Cette Connaissance balaie les résidus
De l'esprit, alors quand s'installe en vous l'extase,
Elle vous fait retrouver le paradis perdu.
La seule cause de ce bonheur est l'extase.





Chapitre trois: la pratique


Ces 21 quatrains sont la première partie du livre deux de Patanjali. Cette partie traite de la pratique ou Sadhàna.




3.1

Vraie méditation et dédication à Dieu,
Observance assidue sont le prix à payer
Pour votre liberté, pour enfin dire adieu
A la souffrance et à l'Unité s'éveiller.

3.2

Les raisons de souffrir sont cinq : l'ignorance
L'attachement, le faux-ego, le dégoût pour
La vie et la peur de mourir.
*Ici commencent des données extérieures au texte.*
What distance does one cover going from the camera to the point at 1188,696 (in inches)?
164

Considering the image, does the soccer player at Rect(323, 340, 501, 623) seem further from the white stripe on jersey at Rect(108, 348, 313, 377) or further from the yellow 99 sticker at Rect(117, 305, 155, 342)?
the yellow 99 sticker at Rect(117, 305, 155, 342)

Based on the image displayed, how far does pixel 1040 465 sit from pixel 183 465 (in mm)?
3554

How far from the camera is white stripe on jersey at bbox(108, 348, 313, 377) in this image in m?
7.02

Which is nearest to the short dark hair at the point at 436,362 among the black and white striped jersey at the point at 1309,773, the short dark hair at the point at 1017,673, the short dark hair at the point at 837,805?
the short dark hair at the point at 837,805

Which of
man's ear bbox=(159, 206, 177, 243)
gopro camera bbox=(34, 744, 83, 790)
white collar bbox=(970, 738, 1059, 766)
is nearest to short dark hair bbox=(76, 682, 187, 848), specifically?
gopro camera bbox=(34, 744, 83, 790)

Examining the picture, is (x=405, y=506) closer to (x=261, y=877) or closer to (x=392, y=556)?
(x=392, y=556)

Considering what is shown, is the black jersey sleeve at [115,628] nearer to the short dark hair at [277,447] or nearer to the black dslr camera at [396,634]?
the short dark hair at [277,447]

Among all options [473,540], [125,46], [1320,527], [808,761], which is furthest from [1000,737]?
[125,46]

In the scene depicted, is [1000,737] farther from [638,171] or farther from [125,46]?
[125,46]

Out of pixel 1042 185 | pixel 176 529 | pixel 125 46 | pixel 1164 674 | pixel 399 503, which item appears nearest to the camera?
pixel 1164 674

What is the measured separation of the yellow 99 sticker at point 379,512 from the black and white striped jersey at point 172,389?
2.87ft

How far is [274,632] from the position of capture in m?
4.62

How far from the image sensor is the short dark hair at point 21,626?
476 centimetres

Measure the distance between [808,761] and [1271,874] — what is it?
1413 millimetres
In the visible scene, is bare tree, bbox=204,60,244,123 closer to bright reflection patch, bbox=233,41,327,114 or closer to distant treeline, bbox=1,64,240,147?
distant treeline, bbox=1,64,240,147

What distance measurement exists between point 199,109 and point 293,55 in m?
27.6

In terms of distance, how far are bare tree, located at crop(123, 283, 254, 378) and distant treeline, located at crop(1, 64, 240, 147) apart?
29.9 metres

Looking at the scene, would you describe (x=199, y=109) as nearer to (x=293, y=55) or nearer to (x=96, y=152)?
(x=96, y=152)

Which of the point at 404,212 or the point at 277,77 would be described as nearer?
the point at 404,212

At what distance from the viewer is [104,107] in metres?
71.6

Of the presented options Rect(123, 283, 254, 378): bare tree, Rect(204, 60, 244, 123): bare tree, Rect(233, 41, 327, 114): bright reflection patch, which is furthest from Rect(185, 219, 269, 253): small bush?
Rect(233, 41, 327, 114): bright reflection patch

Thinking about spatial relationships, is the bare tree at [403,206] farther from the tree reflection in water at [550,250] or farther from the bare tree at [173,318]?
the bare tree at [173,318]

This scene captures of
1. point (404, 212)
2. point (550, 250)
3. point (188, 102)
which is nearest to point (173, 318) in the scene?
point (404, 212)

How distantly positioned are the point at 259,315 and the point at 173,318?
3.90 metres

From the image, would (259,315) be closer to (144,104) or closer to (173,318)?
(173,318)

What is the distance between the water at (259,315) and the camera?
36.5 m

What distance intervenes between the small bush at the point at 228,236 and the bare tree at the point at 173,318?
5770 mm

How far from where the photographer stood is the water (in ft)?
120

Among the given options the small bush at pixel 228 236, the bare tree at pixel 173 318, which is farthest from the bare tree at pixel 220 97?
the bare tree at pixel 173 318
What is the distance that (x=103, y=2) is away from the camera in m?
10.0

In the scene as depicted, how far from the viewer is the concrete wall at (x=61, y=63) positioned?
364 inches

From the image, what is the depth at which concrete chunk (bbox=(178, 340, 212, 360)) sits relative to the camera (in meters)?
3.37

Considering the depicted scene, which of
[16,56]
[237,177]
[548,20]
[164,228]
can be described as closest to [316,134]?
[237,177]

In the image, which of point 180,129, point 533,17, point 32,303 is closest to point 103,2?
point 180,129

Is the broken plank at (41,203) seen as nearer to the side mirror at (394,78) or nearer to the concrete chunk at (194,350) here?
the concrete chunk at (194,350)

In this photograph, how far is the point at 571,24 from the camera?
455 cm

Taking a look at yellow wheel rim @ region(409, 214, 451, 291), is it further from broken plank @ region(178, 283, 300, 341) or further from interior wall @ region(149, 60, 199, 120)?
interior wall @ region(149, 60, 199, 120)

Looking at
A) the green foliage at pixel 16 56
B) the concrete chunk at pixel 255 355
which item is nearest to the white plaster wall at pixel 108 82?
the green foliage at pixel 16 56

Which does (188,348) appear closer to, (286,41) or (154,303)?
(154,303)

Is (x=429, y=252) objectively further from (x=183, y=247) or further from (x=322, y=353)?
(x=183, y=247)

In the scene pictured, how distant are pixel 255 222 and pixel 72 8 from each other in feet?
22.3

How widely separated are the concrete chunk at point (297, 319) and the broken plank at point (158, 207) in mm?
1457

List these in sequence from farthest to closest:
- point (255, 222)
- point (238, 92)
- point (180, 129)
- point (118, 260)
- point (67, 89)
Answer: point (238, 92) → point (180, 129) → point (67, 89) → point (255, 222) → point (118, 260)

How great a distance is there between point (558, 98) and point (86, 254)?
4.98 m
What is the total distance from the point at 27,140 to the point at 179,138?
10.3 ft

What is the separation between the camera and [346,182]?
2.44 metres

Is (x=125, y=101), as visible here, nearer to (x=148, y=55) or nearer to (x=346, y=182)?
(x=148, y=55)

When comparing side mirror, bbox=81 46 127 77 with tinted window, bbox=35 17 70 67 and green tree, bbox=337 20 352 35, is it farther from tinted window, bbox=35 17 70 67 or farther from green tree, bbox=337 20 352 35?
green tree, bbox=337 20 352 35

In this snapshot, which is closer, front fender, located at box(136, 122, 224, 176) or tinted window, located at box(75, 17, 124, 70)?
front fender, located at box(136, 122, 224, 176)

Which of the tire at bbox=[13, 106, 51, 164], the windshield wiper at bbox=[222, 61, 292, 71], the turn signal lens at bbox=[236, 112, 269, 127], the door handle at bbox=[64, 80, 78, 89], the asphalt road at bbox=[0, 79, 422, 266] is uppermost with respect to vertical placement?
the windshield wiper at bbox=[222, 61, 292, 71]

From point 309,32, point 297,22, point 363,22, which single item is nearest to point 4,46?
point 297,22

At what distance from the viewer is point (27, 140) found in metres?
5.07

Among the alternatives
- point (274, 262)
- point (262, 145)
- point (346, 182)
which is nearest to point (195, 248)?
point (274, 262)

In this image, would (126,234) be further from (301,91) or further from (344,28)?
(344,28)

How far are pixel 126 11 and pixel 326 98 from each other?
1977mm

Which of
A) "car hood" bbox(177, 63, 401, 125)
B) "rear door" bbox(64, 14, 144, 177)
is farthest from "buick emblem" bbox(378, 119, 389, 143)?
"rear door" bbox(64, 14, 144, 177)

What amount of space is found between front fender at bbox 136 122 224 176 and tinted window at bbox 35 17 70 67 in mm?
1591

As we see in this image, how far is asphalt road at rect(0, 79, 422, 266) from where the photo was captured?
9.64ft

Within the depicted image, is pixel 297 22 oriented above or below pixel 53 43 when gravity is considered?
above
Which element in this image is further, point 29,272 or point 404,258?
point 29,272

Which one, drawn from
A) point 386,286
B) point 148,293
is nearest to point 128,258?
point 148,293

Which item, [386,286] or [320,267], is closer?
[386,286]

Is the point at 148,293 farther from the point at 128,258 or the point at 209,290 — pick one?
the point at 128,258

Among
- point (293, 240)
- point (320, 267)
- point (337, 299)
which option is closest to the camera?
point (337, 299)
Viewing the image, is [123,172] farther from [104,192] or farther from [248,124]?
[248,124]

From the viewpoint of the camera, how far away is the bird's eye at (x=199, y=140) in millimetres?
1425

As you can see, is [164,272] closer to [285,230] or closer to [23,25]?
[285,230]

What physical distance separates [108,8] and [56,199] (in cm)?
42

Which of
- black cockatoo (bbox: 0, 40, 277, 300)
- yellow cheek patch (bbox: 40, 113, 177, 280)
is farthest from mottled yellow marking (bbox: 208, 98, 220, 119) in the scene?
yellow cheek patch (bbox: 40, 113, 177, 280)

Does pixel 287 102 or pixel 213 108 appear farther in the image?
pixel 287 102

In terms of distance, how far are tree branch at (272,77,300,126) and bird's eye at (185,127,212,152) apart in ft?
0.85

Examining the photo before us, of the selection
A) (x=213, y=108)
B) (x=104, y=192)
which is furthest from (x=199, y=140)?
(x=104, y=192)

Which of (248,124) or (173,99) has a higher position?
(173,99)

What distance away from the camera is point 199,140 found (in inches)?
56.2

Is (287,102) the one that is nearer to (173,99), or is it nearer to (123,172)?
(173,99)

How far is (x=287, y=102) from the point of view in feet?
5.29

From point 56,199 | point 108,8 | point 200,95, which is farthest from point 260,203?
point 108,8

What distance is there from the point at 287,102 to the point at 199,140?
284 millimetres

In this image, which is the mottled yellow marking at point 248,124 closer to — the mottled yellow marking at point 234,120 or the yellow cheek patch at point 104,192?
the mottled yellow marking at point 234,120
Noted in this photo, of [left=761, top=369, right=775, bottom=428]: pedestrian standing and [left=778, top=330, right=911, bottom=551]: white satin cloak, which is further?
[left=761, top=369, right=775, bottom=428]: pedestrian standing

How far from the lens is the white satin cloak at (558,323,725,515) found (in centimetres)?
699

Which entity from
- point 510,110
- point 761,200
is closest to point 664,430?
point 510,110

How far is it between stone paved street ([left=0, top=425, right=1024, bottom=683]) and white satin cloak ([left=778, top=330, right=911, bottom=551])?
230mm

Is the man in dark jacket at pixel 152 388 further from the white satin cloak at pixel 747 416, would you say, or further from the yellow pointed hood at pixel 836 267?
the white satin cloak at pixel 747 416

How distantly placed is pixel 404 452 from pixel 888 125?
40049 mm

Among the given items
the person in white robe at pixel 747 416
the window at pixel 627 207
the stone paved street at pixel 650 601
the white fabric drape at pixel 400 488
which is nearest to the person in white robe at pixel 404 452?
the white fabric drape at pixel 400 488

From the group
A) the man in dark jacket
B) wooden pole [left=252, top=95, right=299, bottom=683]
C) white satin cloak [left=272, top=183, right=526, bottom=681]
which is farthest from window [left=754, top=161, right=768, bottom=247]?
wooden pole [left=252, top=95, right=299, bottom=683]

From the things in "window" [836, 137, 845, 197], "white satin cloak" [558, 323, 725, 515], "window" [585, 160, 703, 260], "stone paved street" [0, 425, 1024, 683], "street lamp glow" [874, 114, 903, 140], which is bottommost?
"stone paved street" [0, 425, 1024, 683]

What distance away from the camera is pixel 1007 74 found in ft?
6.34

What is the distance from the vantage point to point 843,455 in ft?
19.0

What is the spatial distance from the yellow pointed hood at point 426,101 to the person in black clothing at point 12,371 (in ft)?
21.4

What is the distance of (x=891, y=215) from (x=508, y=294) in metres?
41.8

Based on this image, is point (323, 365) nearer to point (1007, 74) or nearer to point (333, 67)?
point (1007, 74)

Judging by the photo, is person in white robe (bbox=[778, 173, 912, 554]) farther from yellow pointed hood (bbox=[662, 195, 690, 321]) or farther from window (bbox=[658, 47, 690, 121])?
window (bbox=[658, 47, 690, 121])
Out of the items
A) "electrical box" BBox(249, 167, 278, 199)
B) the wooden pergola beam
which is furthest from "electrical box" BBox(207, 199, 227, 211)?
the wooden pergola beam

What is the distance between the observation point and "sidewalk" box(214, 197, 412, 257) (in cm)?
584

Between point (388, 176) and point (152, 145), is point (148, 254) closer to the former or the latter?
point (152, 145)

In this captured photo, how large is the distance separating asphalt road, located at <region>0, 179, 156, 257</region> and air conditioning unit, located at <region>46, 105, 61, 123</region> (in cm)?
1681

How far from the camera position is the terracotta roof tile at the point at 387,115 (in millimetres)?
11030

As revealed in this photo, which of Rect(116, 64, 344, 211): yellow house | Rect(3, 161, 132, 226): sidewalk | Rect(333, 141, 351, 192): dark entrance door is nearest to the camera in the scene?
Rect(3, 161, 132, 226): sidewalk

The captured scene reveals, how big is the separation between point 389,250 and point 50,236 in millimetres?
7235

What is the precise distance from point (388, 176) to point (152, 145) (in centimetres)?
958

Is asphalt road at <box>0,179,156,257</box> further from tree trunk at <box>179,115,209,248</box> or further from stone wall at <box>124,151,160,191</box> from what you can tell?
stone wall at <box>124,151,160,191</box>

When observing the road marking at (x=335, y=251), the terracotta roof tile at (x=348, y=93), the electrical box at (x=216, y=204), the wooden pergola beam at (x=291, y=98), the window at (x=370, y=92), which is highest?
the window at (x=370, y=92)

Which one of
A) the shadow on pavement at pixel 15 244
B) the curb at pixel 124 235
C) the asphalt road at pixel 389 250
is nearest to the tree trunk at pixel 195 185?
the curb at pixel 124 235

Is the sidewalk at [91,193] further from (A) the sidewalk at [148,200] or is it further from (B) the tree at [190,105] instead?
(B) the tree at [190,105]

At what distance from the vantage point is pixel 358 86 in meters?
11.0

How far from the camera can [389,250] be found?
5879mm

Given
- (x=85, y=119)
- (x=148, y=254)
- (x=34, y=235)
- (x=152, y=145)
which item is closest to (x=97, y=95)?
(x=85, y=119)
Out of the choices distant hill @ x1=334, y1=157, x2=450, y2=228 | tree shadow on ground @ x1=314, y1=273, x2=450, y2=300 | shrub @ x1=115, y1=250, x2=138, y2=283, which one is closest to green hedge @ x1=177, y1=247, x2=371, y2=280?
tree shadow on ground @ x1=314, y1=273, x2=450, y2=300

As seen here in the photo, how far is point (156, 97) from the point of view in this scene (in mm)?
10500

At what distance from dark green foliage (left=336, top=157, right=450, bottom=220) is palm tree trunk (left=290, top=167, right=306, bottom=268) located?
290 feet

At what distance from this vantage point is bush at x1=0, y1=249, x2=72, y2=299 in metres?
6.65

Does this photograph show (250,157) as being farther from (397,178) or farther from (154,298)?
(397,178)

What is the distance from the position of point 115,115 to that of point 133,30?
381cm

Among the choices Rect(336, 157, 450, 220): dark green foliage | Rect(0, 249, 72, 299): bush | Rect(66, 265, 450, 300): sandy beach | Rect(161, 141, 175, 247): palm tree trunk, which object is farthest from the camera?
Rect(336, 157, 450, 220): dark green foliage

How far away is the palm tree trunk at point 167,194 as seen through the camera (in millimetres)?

L'espérance
ainsi s'en va noyée par les bruits tout autour.

3.3

La nescience* vient du rêve, de ne rien faire,
D'une vie ténue où l'existence s'endort
Et alors vous prenez le monde pour l'enfer,
Un tissu grossier pour de la soie cousue d'or.

*absence de la Connaissance

3.4

L'ignare croit éternel ce qui est éphémère,
Que le pur est impur, esclave du désir.
Il confond tout et croit que la joie est colère,
L'âme le faux-ego, la douleur un plaisir.

3.5

Le faux-ego est le soi d'illusion venu
De la confusion que vous faîtes entre mental
Et conscience ainsi que par l'attachement têtu
Aux concepts, aux plaisirs mis sur un piédestal.

3.6

Le dégoût pour la vie provient de la souffrance
Et la peur de mourir a une égale force
Que vous soyez savant ou pris dans l'ignorance,
Vous tenant à genoux ou en bombant le torse.

3.7

Mais la souffrance peut toujours être évitée
En retrouvant en vous, de la cause première,
la pleine conscience et la luminosité.
La méditation vous fera voir la lumière.

3.8

La source du karma est dans les cinq causes
Rapides ou tardives seront les conséquences
Selon comment votre conscience vous dispose
Et ce que vous aurez fait de votre existence.

3.9

Tant que la racine du karma existe
Les fruits de vos actes seront bons ou mauvais
La joie, le plaisir, la douleur coexistent
Selon que vos actes seront bons ou mauvais

3.10

La juste-vue donne, a celui qui la possède,
La certitude que la Màyà, l'apparence,
Comme la masse des résidus qui obsèdent
L'esprit tourmenté, sont la source des souffrances.

3.11

La souffrance à venir peut toujours s'éviter
La cause première et vous voilà invité
A profiter enfin de la Grâce donnée.

3.12

Le monde est le terrain de jeu des trois essences,
Elles sont au cœur de tout ce qui se décompose.
Les éléments de la création et les sens,
De la Libération, peuvent être la cause.

3.13

A différents niveaux ces trois essences opèrent
Grossier, subtil, causal et non manifesté,
Afin qu'un jour l'enfant puisse retrouver son père
C'est le but de sa vie, sa raison d'exister.

3.14

Le vrai soi, bien que pur, voit par les impressions
Du mental, mais c'est pour l'âme que vous voyez.
Votre venue ici a cette vocation:
Donner claire vision au regard dévoyé.

3.15

Avec la juste-vue, avec la liberté,
Illusion, dualité ne peuvent plus vivre,
Bien qu'elles existent encore pour l'esprit entêté,
Qui cherche encore dans les pages des livres.

3.16

Pourtant la dualité est utile au propos
Ultime de l'âme: réaliser sa vraie
Nature, réussissant à trouver le repos,
Celui du Royaume, de l'âme délivrée.

3.17

Cette expérience de l'utile dualité
Est l'ignorance, la nescience que l'on croit
Être du monde la seule réalité
C'est là une Grâce et c'est aussi notre croix.

3.18

L'ignorance partie, attaches et illusion
N'existent plus alors vous vient la liberté.
Quand vous avez de la Lumière la vision,
Vous connaissez enfin la paix de l'Unité.

3.19

L'ignorance est vaincue par la claire vision
Et la Conscience atteint l'éveil en sept étapes
Par elle vous sortez de votre confusion,
Ce huitième niveau s'atteint en sept étapes.

3.20

Vous fusionnez alors dans la béatitude
Ces étapes sont le respect de ses devoirs
Vis à vis de soi et des autres, l'attitude
juste au regard de la morale et du pouvoir.

3.21

Ces étapes, au nombre de sept, sont aussi
L'autodiscipline et, dans la méditation,
S'asseoir de façon à se tenir sans soucis.
Garder son attention sur la respiration.